----- Приведённый отрывок
Однако не имело ли место также независимое историческое или естественное существование этих простых категорий до существования более конкретных категорий? Ça dépend19. Например, Гегель правильно начинает философию права с владения как простейшего правового отношения субъекта. Но никакого владения не существует до семьи или до отношения господства и подчинения, которые суть гораздо более конкретные отношения. Напротив, было бы правильно сказать, что существуют семьи, роды, которые ещё только владеют, но не имеют собственности. Более простая категория выступает, таким образом, как отношение первичных семейных или родовых сообществ к собственности. В более развитом обществе она выступает как более простое отношение развившегося организма. Однако конкретный субстрат, отношение которого есть владение, постоянно предполагается. Можно представить себе единичного дикаря владеющим. Но тогда владение не есть правоотношение. Неверно, будто владение исторически развилось в семью. Наоборот, оно всегда предполагает эту «более конкретную правовую категорию». Но, между тем, здесь имеется та доля истины, что простые категории суть выражения отношений, в которых может реализоваться менее развитая конкретность до установления более многостороннего отношения или связи, идеально выражающейся в более конкретной категории, в то время как более развитая конкретность сохраняет эту же категорию как подчинённое отношение. Деньги могут существовать и исторически существовали раньше капитала, раньше банков, раньше наёмного труда и т. д. С этой стороны можно, стало быть, сказать, что более простая категория может выражать собой господствующие отношения менее развитого целого или подчинённые отношения более развитого целого, т. е. отношения, которые исторически уже существовали раньше, чем целое развилось в ту сторону, которая выражена в более конкретной категории. В этом отношении ход абстрактного мышления, восходящего от простейшего к сложному, соответствует действительному историческому процессу.
С другой стороны, можно сказать, что имеются весьма развитые и всё-таки исторически менее зрелые общественные формы, где имеют место высшие экономические формы, например кооперация, развитое разделение труда и т. д., но не существует никаких денег, например в Перу. Точно так же в славянских общинах деньги и обусловливающий их обмен или совсем не выступают, или играют незначительную роль внутри отдельных общин, но зато выступают на границах последних, в сношениях с другими общинами; вообще ошибочно принимать обмен внутри одной и той же общины за первоначально конституирующий элемент. Напротив, вначале обмен возникает чаще между различными общинами, чем между членами одной и той же общины. Далее: хотя деньги начали играть известную роль очень рано и всесторонне, однако в древности они выступают как господствующий элемент только у односторонне определившихся наций, у торговых наций. И даже в наиболее развитой древности, у греков и римлян, полное развитие денег, которое составляет предпосылку современного буржуазного общества, отмечается только в период разложения. Таким образом, эта совершенно простая категория исторически выступает в своей полной силе только в наиболее развитых состояниях общества. Она отнюдь не проникает во все экономические отношения; например, в Римской империи, в период наибольшего её развития, основу составляли натуральные подати и повинности. Денежное хозяйство было там вполне развито, собственно, только в армии, оно никогда не охватывало весь процесс труда в целом.
----------
----- Фрагменты данных
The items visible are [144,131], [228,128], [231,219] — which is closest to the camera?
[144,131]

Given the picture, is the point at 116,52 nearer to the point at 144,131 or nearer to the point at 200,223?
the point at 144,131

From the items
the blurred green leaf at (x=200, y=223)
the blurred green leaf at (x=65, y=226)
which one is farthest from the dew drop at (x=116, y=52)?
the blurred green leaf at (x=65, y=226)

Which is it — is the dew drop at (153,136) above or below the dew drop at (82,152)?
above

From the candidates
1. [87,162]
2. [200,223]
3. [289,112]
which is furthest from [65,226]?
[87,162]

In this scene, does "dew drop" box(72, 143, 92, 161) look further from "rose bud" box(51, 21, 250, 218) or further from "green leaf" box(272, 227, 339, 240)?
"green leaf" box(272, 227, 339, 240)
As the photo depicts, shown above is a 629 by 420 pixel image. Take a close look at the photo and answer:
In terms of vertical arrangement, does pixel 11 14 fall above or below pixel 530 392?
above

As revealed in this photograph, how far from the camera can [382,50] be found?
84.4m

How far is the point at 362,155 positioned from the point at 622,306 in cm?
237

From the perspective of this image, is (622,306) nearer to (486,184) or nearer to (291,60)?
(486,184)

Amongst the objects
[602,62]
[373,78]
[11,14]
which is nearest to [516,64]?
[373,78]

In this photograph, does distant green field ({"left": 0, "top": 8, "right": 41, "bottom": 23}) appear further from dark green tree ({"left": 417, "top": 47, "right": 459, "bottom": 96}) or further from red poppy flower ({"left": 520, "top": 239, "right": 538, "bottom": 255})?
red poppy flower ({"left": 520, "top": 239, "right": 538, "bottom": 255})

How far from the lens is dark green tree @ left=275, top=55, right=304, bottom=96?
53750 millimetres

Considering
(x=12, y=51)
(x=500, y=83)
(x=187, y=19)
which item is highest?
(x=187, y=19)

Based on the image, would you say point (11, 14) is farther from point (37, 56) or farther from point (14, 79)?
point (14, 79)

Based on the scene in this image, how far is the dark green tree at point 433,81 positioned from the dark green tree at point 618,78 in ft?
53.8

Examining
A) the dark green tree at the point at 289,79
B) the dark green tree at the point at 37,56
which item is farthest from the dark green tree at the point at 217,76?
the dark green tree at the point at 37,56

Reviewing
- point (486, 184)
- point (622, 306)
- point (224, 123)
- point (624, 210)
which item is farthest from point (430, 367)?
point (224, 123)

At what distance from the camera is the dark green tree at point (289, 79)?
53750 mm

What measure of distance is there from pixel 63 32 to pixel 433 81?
----------
> _Задания к упражнению_:
A – Ответьте по отрывку на вопросы:
(i) С чего Гегель начинает философию права?
(ii) В какой стране при кооперации и развитом разделении труда не существовало денег?
(iii) Где в Римской империи денежное хозяйство было вполне развито?
B – Перечислите всё, раньше чего, согласно отрывку, деньги могут существовать и исторически существовали.
C – Продолжите отрывок о простых экономических категориях и деньгах, начав сразу после его последнего предложения.

> _Ответы к заданиям_:
A –
(i) С владения как простейшего правового отношения субъекта.
(ii) В Перу.
(iii) Собственно, только в армии.

B – Капитал, банки, наёмный труд.

C –
Итак, хотя более простая категория исторически может существовать раньше более конкретной, но в своём полном интенсивном и экстенсивном развитии она может быть присуща как раз более сложной общественной форме, в то время как более конкретная категория была полнее развита при менее развитой общественной форме.
Труд кажется совершенно простой категорией. Представление о нём в этой всеобщности — как о труде вообще — является также весьма древним. Однако «труд», экономически рассматриваемый в этой простой форме, есть столь же современная категория, как и отношения, которые порождают эту простую абстракцию. Монетарная система, например, определяет богатство ещё совершенно объективно, как вещь, существующую в деньгах [als Sache außer sich im Geld]. По сравнению с этой точкой зрения было большим прогрессом, когда мануфактурная или коммерческая система перенесла источник богатства из предмета в субъективную деятельность, в коммерческий и мануфактурный труд, однако сама эта деятельность всё ещё понималась ограниченно, как деятельность, производящая деньги. Этой системе противостоит физиократическая система, которая признаёт в качестве труда, создающего богатства, определённую форму труда — земледельческий труд, а самый объект она видит уже не в денежном облачении, а в продукте вообще, во всеобщем результате труда. Этот продукт, однако, соответственно ограниченному характеру деятельности, всё ещё рассматривается как продукт, определённый природой, как продукт земледелия, продукт земли par excellence.
Огромным достижением Адама Смита явилось то, что он отверг всякую определённость деятельности, создающей богатство; у него — просто труд, не мануфактурный, не коммерческий, не земледельческий труд, а как тот, так и другой. Вместе с абстрактной всеобщностью деятельности, создающей богатство, признаётся также всеобщность предмета, определяемого как богатство; это — продукт вообще или опять-таки труд вообще, но уже как прошлый, овеществлённый труд. Как труден и велик был этот переход, видно из того, что Адам Смит сам ещё время от времени возвращается к физиократической системе. Могло бы показаться, будто таким путём найдено лишь абстрактное выражение для простейшего и древнейшего отношения, в котором люди, при всякой общественной форме, выступают как производители. Это верно с одной стороны, но неверно — с другой.
Безразличие к определённому виду труда предполагает весьма развитую совокупность действительных видов труда, ни один из которых не является более господствующим. Таким образом, наиболее всеобщие абстракции возникают вообще только в условиях богатого конкретного развития, где одно и то же является общим для многих или для всех элементов. Тогда оно перестаёт быть мыслимым только в особенной форме. С другой стороны, эта абстракция труда вообще есть не только духовный результат конкретной совокупности видов труда. Безразличие к определённому виду труда соответствует общественной форме, при которой индивидуумы с лёгкостью переходят от одного вида труда к другому и при которой какой-либо определённый вид труда является для них случайным и потому безразличным. Труд здесь, не только в категории, но и в действительности, стал средством создания богатства вообще и утратил свою специфическую связь с определённым индивидуумом.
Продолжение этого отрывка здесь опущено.